This is part of my Capstone Project Assignment for week 2 and use the data from HC Corpora Dataset to anlyse. My ultimate goal is to create a Shiny App for predicting n-gams.
Following is my first summarized milestone report for an exploratory data anlysis.
I use 3 files with origin of news, blogs and twitter that i use in R. Note: the news file has 3 null charcters (hidden) that prevent a full file read and require a manual deltion within a text editor, e.g. Notepad.
| f_names | f_size | f_lines | n_char | n_words | pct_n_char | pct_lines | pct_words |
|---|---|---|---|---|---|---|---|
| blogs | 200.4242 | 899288 | 208361438 | 37334131 | 0.36 | 0.21 | 0.37 |
| news | 196.2775 | 1010242 | 203791400 | 34372528 | 0.35 | 0.24 | 0.34 |
| 159.3641 | 2360148 | 162385035 | 30373583 | 0.28 | 0.55 | 0.30 |
The File Size impact the R memory limit and cause slow running.
I take 10 % sample size form each file. I cleaned the sample and created n-grams. To further speed processing, we subsetted the n-grams to those that covered 90% of the sample phrases.
Be aware that the corpora contains by acronys & abbreviations such as “rt” which means re-tweet, or “lol” for laugh out loud. I chose to leave the shortage “im” for I am and “dont” for don’t / do not as is, hence they show up as uni-grams.
A word distribution is summarized with a word cloud as following, where colour/size represent the frequency in the corpora. The words, “im”, and “time” show up as most frequent followed by “people”, “dont”, “day”, and “love”. This is a popular visual method, but we prefer the relative frequency column plots shown below.
The different files - news, blogs, news, twitter - had different word relative frequencies. Notice that in terms of most frequent words, “rt” occurs only on twitter, “ic” and “donc” only in blogs, and “city”, “percent”, “county” only in news.
The Distributions were created for each set of n-grams, based on relative frequency. Below the charts.
I am using the n-gram tables created for bi-gram, tri-grams, and quad-grams as the basis for prediction. Later the user will input a word, where the model will find the bi-gram with the biggest relative frequency based on the input word. While the tri-gram table will be used for making predictions from two word entries and so on.

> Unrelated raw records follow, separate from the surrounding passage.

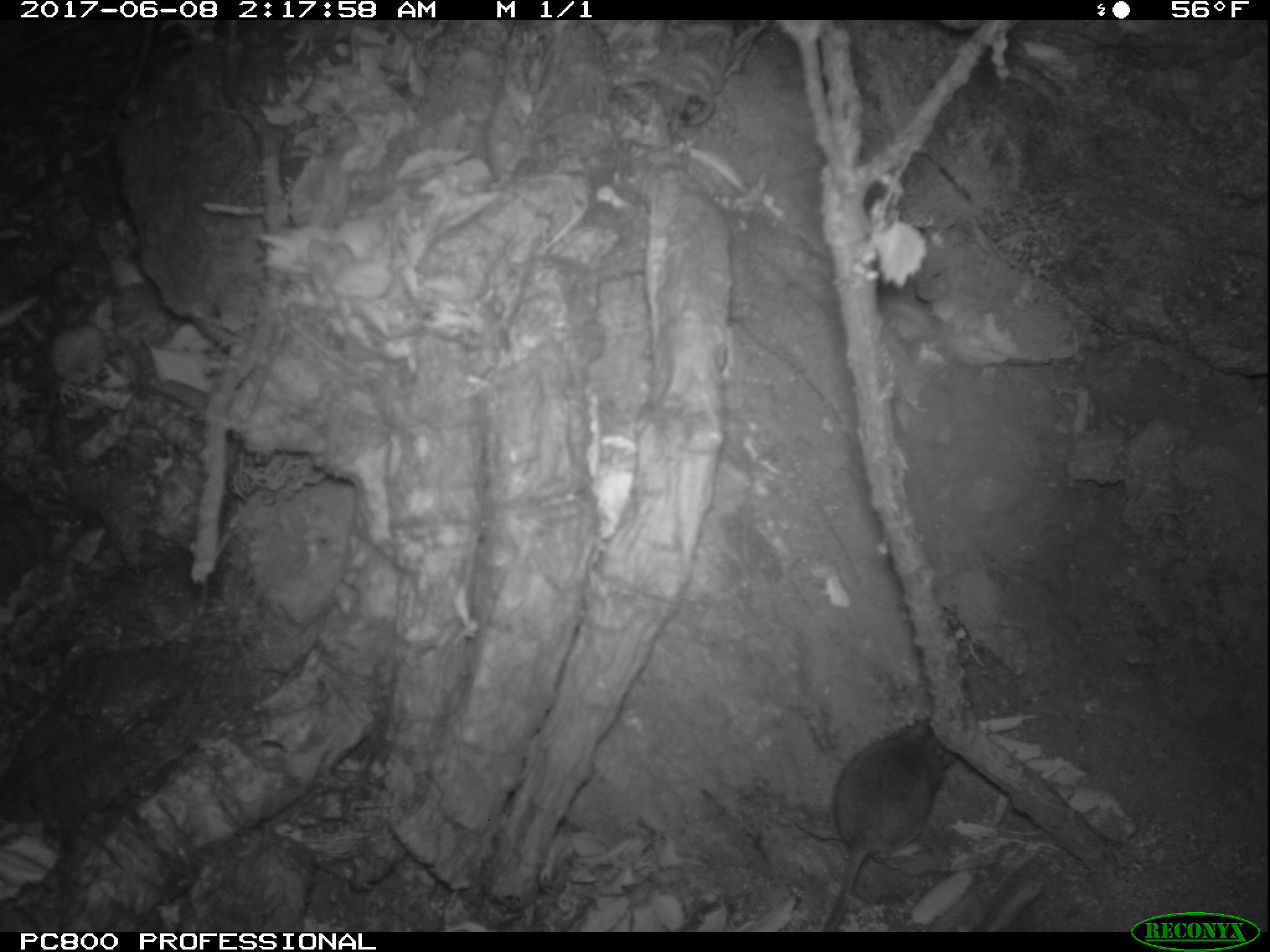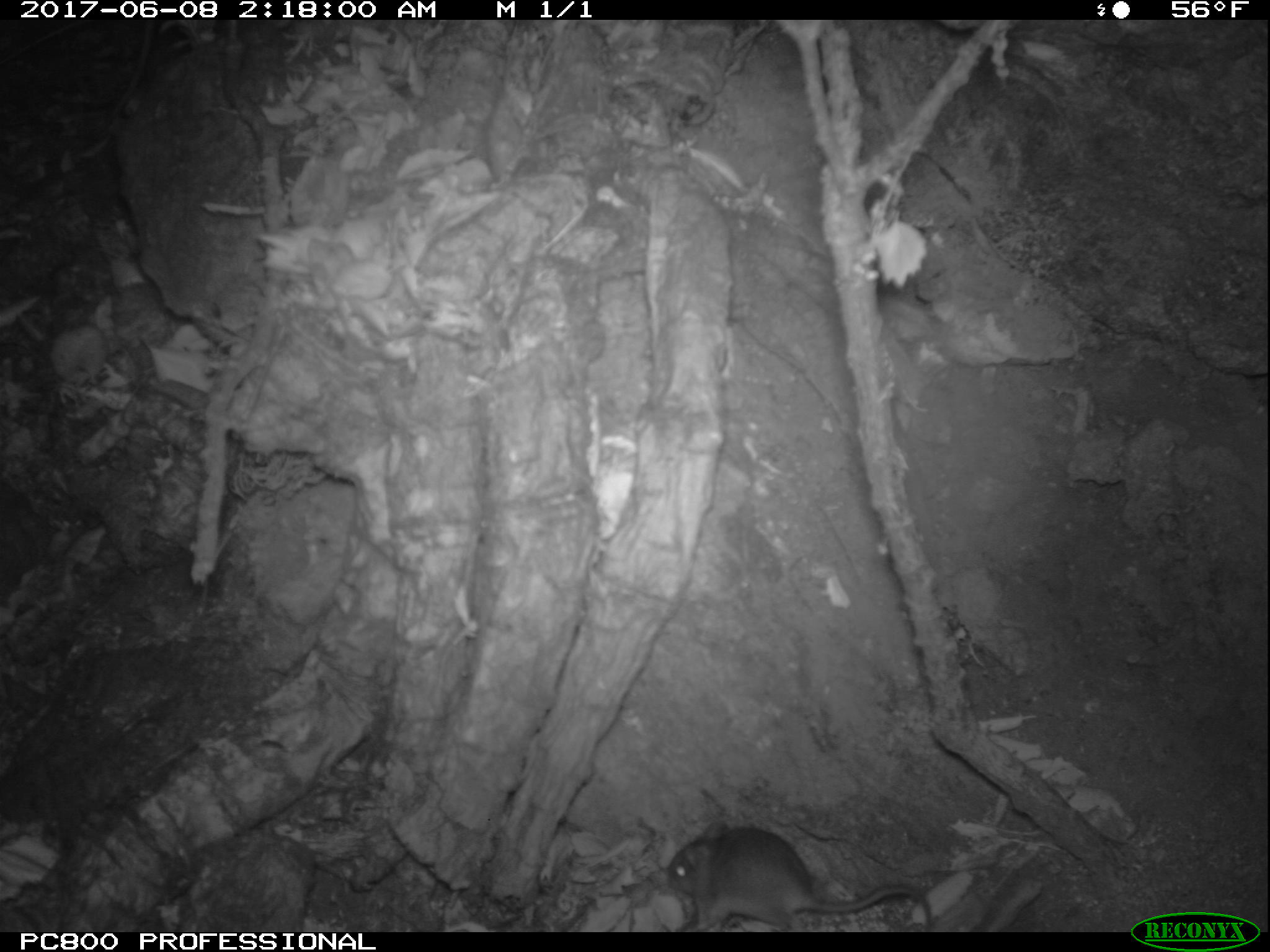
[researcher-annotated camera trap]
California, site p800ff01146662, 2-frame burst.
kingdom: Animalia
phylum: Chordata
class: Mammalia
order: Rodentia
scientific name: Rodentia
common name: rodent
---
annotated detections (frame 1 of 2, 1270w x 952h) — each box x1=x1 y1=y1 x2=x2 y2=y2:
rodent: x1=819 y1=718 x2=961 y2=931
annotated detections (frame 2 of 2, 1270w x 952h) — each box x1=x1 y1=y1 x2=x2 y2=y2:
rodent: x1=661 y1=816 x2=932 y2=932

| word1 | word2 | word3 | word4 | n | proportion | coverage |
|---|---|---|---|---|---|---|
| the | end | of | the | 806 | 8.93e-05 | 0.0000893 |
| at | the | end | of | 656 | 7.27e-05 | 0.0001619 |
| the | rest | of | the | 651 | 7.21e-05 | 0.0002340 |
| for | the | first | time | 613 | 6.79e-05 | 0.0003019 |
| at | the | same | time | 506 | 5.60e-05 | 0.0003580 |
| is | going | to | be | 482 | 5.34e-05 | 0.0004113 |
Please notice that the quad-gram table, while the 4-grams are separated by word and sorted by relative frequncy. In case the user put 3 words as input, the model matches those words and will then find the fourth word based on the greatest relative frequency. Cases where there is no match, or where more than three words are entered, will have random completion.